Which lines in the records contain the string "distance"? Report each of those lines in full, treating uppercase and lowercase as different.

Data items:
**********

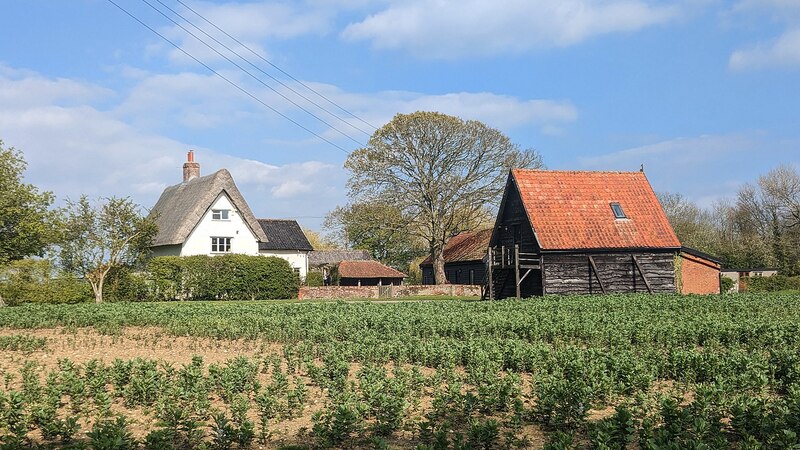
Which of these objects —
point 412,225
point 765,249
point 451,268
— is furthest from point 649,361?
point 765,249

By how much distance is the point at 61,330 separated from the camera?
2066 centimetres

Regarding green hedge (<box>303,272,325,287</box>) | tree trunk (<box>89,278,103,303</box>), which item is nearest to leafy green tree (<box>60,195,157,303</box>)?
tree trunk (<box>89,278,103,303</box>)

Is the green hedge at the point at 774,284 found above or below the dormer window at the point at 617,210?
below

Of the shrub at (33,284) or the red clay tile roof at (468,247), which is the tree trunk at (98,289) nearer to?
the shrub at (33,284)

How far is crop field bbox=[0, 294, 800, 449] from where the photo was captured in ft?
27.2

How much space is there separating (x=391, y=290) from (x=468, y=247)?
9796 mm

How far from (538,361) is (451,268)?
47979 mm

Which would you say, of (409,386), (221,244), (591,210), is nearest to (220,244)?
(221,244)

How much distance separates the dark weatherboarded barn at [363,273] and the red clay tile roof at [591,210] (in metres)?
27.7

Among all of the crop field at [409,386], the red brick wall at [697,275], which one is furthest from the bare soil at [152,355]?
the red brick wall at [697,275]

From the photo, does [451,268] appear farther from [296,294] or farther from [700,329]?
[700,329]

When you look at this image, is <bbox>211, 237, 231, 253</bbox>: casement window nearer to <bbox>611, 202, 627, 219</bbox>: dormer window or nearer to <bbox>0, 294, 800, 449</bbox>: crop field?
<bbox>611, 202, 627, 219</bbox>: dormer window

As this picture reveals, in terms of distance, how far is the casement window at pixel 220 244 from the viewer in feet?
179

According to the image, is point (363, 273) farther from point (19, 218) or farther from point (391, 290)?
point (19, 218)
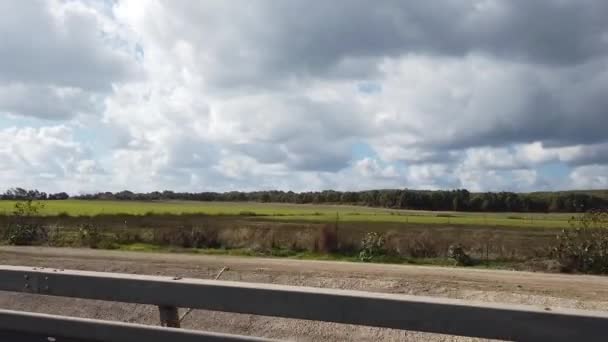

**********

Reply:
By how much distance is the point at 61,330 separated from the camera?
How much distance separates the dark weatherboarded barn at [363,273] and the red clay tile roof at [591,210] (in metres)?
As this picture reveals, in terms of distance, how far is the casement window at pixel 220 244 from the viewer in feet?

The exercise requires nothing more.